Heading further south, there's a little pocket of Vietnam in Shoreditch, where every single buliding is either a Vietnamese restaurant or supermarket - highly recommended for excellent Vietnamese food - and then you are on into Shoreditch proper.
After traversing the crowds of look-at-me-aren't-I-so-trendy-and-different hipsters in Shoreditch, we headed into the city.
The area around Liverpool Street station is dominated by towering new buildings of shiny glass and steel. On a sunny day they do have their own unique beauty, and it's hard not to be impressed by their soaring presence.
On this occasion, we cut through the station so that The Boy (who was a bit hungover after work drinks on the Friday night) could pick up an Upper Crust baguette. After this slight diversion we exited Liverpool Street onto Old Broad Street and continued south, crossing over London Wall.
On the right, just past one of the many Tesco Express stores on this route (exciting, I know) is the entrance to Austin Friars. This is where Thomas Cromwell, advisor to King Henry VIII lived, though I believe the original buildings he inhabited no longer stand.
We headed off down Queen Victoria street and then left down a pedestrianised cut through onto Queen Street and down to Southwark Bridge.
One of my favourite places to walk in London is along the Thames. Crossing any of its many bridges affords you fantastic views across the City. From Southwark Bridge we could see Tower Bridge, the Shard and Canary Wharf off to the east, while west is the Tate Modern, St Paul's and the Millennium Bridge spanning the space between them.

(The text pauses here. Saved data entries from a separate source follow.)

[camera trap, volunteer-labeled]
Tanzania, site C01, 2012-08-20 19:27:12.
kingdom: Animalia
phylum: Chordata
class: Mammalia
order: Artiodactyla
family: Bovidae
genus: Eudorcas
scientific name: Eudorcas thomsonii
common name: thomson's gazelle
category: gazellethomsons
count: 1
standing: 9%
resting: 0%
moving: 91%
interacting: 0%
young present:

One thing I had forgotten, however, was that unlike at the times I walk to and from work, at the weekend the South Bank is invariably crawling with people. For me this is always somewhat frustrating as encountering people walking at snail's pace is pretty much inavoidable. I've already talked about my frustrations with this here, so I won't go on about it again, but it did hamper our progress.
Nevertheless, you can't help but feel at the centre of everything walking along the stretch of river between Southwark Bridge and the Houses of Parliament. First we passed the reconstructed Globe Theatre, then the Tate Modern, Millennium Bridge and St Paul's Cathedral across the river.
Then it's on past Blackfriars Bridge, the Oxo Tower and Gabriel's Wharf (home to Gourmet Pizza Company and lots of lovely little shops), until you reach Waterloo Bridge, the Royal Festival Hall and the South Bank proper. Lots of restaurants (of which Ping Pong is a personal favourite) and cafes, and (as there was on this walk) quite often food festivals. Yesterday's one was the Tea and Coffee festival - very random!
By this point we'd been going for about an hour and a half and we were both looking forward to getting away from the crowds. I knew that point was nearly in sight. We had to fight our way past the London Eye - with amazing views across to the Houses of Parliament - and under Westminster Bridge. Immediately on the other side it was like a different place altogether. Far fewer people and room to breathe again.
We pushed on along the river towards Vauxhall, passing Lambeth Palace on the left and then eventually, just before Vauxhall Bridge, the MI6 building (as blown up in the latest Bond film).
By this point, further down the river, Battersea Power Station was clearly visible and we knew that the end of the walk was in sight. It wasn't completely dark, but twilight was certainly upon us and both of us were looking forward to getting inside and warming up a bit before going to see the fireworks. Plus, despite my listing of my city walking essentials, which The Boy is well aware of, he wore his less supportive trainers and his feet were suffering so it was a good thing we were reaching the finish line.
The final stretch from Vauxhall round to Battersea led us away from the river and along the road again, walking through an area full of building work that felt rather desolate. It was a relief to reach the more cheerful area around Battersea Park station and veer off towards our final destination.
Even without them though, seeing family and friends and having a bit of a party was a fun thing to find at the end of the walk and I felt less guilty about having a nice slice of birthday cake, knowing I'd walked 7 miles.